QUOTED TEXT:

━━━━

Maybe that's my problem!....No it ain't, cause I've tried to do my Mom's cockers too, and they look rediculous! You did a wonderful job, Suz!


----------



## dodrop82

Excellant, Suzi! I don't know who Will is...Evidently I have not been paying attention!


----------



## motherslittlehelper

dodrop82 said:


> Excellant, Suzi! I don't know who Will is...Evidently I have not been paying attention!


Cute, Suzi! That makes two of us Stacey!


----------



## Narwyn

Hi Suzi,

I am flattered you liked the picture of Will, but can you please remove it? 

It was taken from another venue without permission of me, Will's owner, OR the photographer. 

By posting it here, it becomes property of this forum... which is why you are all thinking, who is Will? As my pictures don't make appearance here. ;-)

I am sure your intentions are good, but especially if the photograph is coming from somewhere other than this actual forum, permissions are always a good idea. 

Thank you!


----------



## Flynn Gentry-Taylor

Narwyn said:


> Hi Suzi,
> 
> I am flattered you liked the picture of Will, but can you please remove it?
> 
> It was taken from another venue without permission of me, Will's owner, OR the photographer.
> 
> By posting it here, it becomes property of this forum... which is why you are all thinking, who is Will? As my pictures don't make appearance here. ;-)
> 
> I am sure your intentions are good, but especially if the photograph is coming from somewhere other than this actual forum, permissions are always a good idea.
> 
> Thank you!


So are PMs....


----------



## Luciledodd

I thought the same thing when I read this last night. Suzi you have permission to color any pictures of mine, cat or rooster that you can find.

Lucile


----------



## motherslittlehelper

Flynn Gentry-Taylor said:


> So are PMs....





Luciledodd said:


> I thought the same thing when I read this last night. Suzi you have permission to color any pictures of mine, cat or rooster that you can find.
> 
> Lucile


My thoughts, exactly.


----------



## Kathie

Suzi, I would also be thrilled to have you make one of your creative pictures with Abby or McGee!


----------



## Suzi

I should ask permission especially when I take stuff from someones web page that is a bit wrong:nono: I took another picture or two from A breeder that has Zoeys grandmother and Grandfather... Ya I guess I have taken a bunch of pictures off the Internet but I still don't want to upset anyone.


----------



## Luciledodd

Suzi once someone puts something on the internet, it is made public and is fair game in my opinion. We are always being cautioned about what we put on the internet. Don't worry about it, if they didn't want their dog shown, then they shouldn't have put its picture up.

My daughter has put up a aterrible picture of me on the internet and I would hate for any of you to see it. I look like some white-trash granny. But if someone sees it and uses it for something, I don't think there is a thing I could or would do about it. Now it you had sold that picture, you might have been crossing a line, but if it was not copywrited there wasn't anything illegal done.


----------



## Julie

Suzi-
I like seeing what you do also,but I do think it is best to ask permission. It may not be a popular sentiment here,but I also would not want anyone using my photos without my permission.

━━━━

RECORD SET:
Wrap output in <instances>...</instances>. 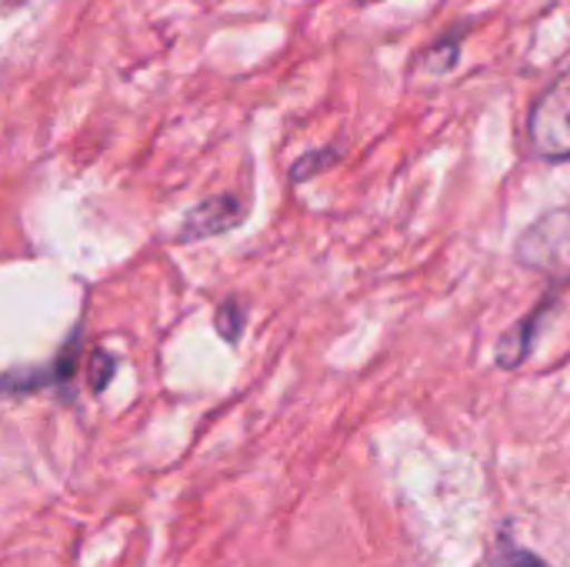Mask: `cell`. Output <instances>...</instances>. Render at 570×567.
Segmentation results:
<instances>
[{
    "mask_svg": "<svg viewBox=\"0 0 570 567\" xmlns=\"http://www.w3.org/2000/svg\"><path fill=\"white\" fill-rule=\"evenodd\" d=\"M361 3H374V0H361Z\"/></svg>",
    "mask_w": 570,
    "mask_h": 567,
    "instance_id": "obj_2",
    "label": "cell"
},
{
    "mask_svg": "<svg viewBox=\"0 0 570 567\" xmlns=\"http://www.w3.org/2000/svg\"><path fill=\"white\" fill-rule=\"evenodd\" d=\"M531 134L541 154L570 157V77L558 80L531 117Z\"/></svg>",
    "mask_w": 570,
    "mask_h": 567,
    "instance_id": "obj_1",
    "label": "cell"
}]
</instances>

━━━━

REQUIRED TASKS:
1. Transcribe the stretch of the forum thread from "I should ask" through "to upset anyone.".
2. In the forum thread, which two names does Kathie give for Suzi to make a picture with?
The rows aren't needed for this work.

RESULTS BY TASK:
1.
I should ask permission especially when I take stuff from someones web page that is a bit wrong:nono: I took another picture or two from A breeder that has Zoeys grandmother and Grandfather... Ya I guess I have taken a bunch of pictures off the Internet but I still don't want to upset anyone.

2. Abby and McGee.